Table 1 Identification of CO₂ presence using isotope ratio K44.

Two methods were employed to identify the presence of CO₂ in gas samples. First, using the isotope ratio K44 defined with respect to the background air and internal standard based on m/z 40, we can identify the presence of CO₂. The definition of K44 is K44 = I44(gas)/I44(air), where I44(gas) = m/z 44(gas) ÷ m/z 40(gas); and I44(air) = m/z 44(air) ÷ m/z 40(air).

It is very interesting to note from Table 1 that K44 are all lower than 1.50 for gas samples from reactors without excess heat (COP_x < 1.05). The high isotope ratio K44 (maximum 71.0 or > 5 mostly) in gases from reactors having excess heat strongly suggests the significant presence of CO₂.

Another method to identify the CO₂ existence in gas samples is to measure m/z 44 signal reduction of gas samples which has passed through a CO₂ absorber Ca(OH)₂ before entering the mass spectrometer. Pure CO₂ gas, ambient air and MS blank were used as the reference. The rate of m/z 44 signal reduction, Ab44, for gas with (denoted as “Y”) and without (denoted as “n”) CO₂ absorption is defined as: Ab44 = m/z 44(Y) ÷ m/z 44(n), and the reduction of CO₂ (r_d) is (1-Ab44)100%.

Task item – Please set down, word for word, the part of the text on detecting CO₂ in gas samples that opens with the words containing "Table 1 Identification" and closes with "I44(air) = m/z 44(air) ÷ m/z 40(air).". The listing isn't needed for this work.

Data shown –

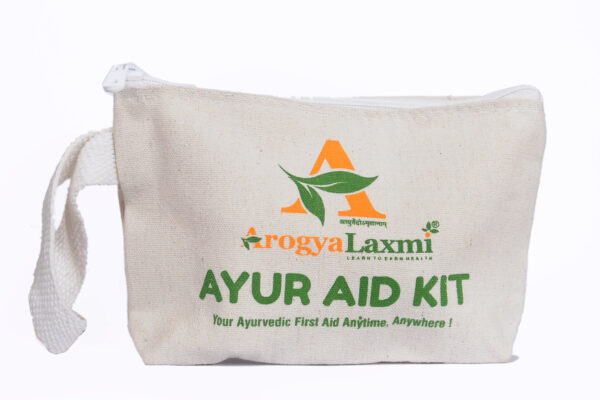 Ayur Aid kit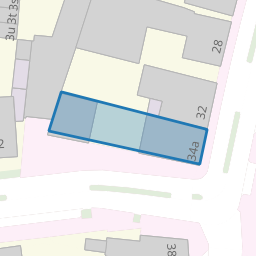 Perceel RSD00-D-2525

Finished task –
Table 1 Identification of CO₂ presence using isotope ratio K44.

Two methods were employed to identify the presence of CO₂ in gas samples. First, using the isotope ratio K44 defined with respect to the background air and internal standard based on m/z 40, we can identify the presence of CO₂. The definition of K44 is K44 = I44(gas)/I44(air), where I44(gas) = m/z 44(gas) ÷ m/z 40(gas); and I44(air) = m/z 44(air) ÷ m/z 40(air).